Re: logical decoding and replication of sequences, take 2

From: Tomas Vondra <tomas(dot)vondra(at)enterprisedb(dot)com>
To: "Hayato Kuroda (Fujitsu)" <kuroda(dot)hayato(at)fujitsu(dot)com>, Amit Kapila <amit(dot)kapila16(at)gmail(dot)com>
Cc: "Zhijie Hou (Fujitsu)" <houzj(dot)fnst(at)fujitsu(dot)com>, Ashutosh Bapat <ashutosh(dot)bapat(dot)oss(at)gmail(dot)com>, PostgreSQL Hackers <pgsql-hackers(at)lists(dot)postgresql(dot)org>, Masahiko Sawada <sawada(dot)mshk(at)gmail(dot)com>, Peter Eisentraut <peter(dot)eisentraut(at)enterprisedb(dot)com>, Dilip Kumar <dilipbalaut(at)gmail(dot)com>
Subject: Re: logical decoding and replication of sequences, take 2
Date: 2023-12-02 00:23:08
Message-ID: c6a08e9d-7b08-76d4-197d-fab54039ed91@enterprisedb.com
Views: Raw Message | Whole Thread | Download mbox | Resend email
Thread:
Lists: pgsql-hackers

On 12/1/23 12:08, Hayato Kuroda (Fujitsu) wrote:
> Dear Tomas,
>
>> I did some micro-benchmarking today, trying to identify cases where this
>> would cause unexpected problems, either due to having to maintain all
>> the relfilenodes, or due to having to do hash lookups for every sequence
>> change.
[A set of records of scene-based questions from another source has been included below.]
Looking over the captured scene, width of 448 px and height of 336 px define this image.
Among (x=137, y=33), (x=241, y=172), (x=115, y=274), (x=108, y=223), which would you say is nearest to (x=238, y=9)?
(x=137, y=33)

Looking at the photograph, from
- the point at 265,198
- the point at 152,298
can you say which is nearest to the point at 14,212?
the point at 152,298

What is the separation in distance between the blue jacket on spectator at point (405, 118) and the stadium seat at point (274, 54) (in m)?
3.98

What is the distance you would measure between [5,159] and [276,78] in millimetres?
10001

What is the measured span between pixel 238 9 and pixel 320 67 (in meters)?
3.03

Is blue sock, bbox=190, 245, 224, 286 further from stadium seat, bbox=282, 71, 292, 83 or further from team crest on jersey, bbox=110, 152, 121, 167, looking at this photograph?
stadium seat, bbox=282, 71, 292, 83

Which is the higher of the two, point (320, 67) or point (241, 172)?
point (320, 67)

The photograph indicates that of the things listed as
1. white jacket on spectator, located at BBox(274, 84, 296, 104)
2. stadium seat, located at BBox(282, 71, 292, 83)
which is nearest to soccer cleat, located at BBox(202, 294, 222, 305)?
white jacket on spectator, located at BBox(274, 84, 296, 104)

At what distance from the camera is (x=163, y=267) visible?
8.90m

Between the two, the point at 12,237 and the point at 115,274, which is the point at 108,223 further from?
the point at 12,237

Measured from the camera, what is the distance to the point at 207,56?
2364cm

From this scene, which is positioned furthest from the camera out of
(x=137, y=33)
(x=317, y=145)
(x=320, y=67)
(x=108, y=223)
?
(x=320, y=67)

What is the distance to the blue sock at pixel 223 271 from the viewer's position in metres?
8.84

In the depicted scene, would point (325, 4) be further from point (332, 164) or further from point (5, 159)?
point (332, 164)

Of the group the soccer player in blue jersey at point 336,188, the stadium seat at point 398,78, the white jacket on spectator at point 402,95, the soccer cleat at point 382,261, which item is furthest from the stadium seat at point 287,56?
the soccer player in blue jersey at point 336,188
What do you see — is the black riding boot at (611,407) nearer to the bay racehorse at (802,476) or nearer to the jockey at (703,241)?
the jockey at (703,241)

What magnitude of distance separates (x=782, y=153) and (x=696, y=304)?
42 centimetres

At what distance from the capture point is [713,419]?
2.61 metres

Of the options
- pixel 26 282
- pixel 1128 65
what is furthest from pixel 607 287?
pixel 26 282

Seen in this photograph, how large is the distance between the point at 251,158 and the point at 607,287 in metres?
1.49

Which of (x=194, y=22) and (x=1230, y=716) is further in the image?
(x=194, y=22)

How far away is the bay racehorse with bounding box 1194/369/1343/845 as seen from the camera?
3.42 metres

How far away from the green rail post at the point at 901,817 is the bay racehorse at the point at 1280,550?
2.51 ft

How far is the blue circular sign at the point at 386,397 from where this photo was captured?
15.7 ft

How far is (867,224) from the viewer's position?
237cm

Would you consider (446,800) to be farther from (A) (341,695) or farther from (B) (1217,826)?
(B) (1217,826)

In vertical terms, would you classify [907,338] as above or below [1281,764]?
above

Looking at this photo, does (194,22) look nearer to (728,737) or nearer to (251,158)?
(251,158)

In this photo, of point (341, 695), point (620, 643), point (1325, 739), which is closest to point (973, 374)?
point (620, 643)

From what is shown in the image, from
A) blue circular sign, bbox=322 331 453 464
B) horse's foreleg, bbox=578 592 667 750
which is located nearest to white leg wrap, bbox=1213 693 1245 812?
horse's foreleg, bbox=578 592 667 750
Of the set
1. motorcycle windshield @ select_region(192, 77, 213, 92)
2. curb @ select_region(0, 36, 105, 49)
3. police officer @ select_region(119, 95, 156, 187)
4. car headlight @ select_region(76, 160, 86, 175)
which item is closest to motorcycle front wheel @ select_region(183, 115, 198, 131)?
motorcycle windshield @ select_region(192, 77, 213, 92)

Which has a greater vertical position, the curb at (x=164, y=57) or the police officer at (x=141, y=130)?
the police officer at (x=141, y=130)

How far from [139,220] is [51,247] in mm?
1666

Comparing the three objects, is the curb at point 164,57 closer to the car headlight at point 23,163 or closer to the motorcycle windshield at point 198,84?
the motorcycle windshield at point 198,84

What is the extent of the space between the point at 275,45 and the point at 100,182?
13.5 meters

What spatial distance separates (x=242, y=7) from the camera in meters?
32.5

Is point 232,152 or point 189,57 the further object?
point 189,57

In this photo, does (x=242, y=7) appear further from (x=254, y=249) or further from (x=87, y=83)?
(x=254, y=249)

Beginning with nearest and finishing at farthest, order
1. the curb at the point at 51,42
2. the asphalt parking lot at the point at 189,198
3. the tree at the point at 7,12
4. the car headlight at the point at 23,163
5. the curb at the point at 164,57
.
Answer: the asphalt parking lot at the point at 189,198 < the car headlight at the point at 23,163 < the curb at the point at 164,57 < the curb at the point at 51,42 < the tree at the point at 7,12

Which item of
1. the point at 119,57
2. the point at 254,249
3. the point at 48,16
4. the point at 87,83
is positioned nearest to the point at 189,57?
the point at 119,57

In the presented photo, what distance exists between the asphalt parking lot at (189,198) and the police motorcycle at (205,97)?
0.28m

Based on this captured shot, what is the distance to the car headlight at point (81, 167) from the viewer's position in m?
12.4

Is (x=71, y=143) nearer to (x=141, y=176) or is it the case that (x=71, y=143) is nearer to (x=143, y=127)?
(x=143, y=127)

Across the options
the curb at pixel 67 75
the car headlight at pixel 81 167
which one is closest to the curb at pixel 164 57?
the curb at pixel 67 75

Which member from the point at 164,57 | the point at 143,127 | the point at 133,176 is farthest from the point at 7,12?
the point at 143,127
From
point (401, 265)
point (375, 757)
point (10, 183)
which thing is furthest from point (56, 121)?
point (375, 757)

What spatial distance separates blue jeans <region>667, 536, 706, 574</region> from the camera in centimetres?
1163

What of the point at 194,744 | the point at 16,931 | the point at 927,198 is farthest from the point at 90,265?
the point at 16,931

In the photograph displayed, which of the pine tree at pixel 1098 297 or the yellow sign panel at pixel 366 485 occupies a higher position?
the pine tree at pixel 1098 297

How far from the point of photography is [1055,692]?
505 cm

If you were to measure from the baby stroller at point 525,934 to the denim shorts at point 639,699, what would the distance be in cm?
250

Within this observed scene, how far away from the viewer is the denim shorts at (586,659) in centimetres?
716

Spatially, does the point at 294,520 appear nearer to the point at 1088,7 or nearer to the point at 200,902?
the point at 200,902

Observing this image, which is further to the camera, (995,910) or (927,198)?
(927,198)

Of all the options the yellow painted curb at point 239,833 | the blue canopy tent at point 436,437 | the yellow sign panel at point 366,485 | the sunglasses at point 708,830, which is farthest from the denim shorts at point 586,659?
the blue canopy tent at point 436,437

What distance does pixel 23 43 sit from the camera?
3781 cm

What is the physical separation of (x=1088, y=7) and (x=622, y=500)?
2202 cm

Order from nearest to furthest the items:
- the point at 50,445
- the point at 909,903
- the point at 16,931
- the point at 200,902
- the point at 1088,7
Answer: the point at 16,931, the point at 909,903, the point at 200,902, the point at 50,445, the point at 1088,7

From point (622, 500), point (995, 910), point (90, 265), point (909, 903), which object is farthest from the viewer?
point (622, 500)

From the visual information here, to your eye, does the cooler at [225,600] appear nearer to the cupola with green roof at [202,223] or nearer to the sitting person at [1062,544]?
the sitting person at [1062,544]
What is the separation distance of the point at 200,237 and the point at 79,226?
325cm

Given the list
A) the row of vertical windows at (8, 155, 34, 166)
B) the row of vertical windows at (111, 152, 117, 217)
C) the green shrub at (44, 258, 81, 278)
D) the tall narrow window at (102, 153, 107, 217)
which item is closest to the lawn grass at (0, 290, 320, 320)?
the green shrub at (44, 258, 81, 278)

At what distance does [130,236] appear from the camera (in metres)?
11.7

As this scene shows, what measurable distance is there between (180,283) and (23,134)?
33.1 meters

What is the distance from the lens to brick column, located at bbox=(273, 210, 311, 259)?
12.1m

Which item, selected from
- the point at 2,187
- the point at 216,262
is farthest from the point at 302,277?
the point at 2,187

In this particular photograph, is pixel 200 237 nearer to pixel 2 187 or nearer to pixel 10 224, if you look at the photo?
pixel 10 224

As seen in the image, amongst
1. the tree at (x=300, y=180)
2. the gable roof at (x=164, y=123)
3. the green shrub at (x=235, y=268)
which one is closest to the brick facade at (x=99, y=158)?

But I think it's fine, mostly ...
>>
>
> I did also performance tests (especially case 3). First of all, there are some
> variants from yours.
>
> 1. patch 0002 was reverted because it has an issue. So this test checks whether
> refactoring around ReorderBufferSequenceIsTransactional seems really needed.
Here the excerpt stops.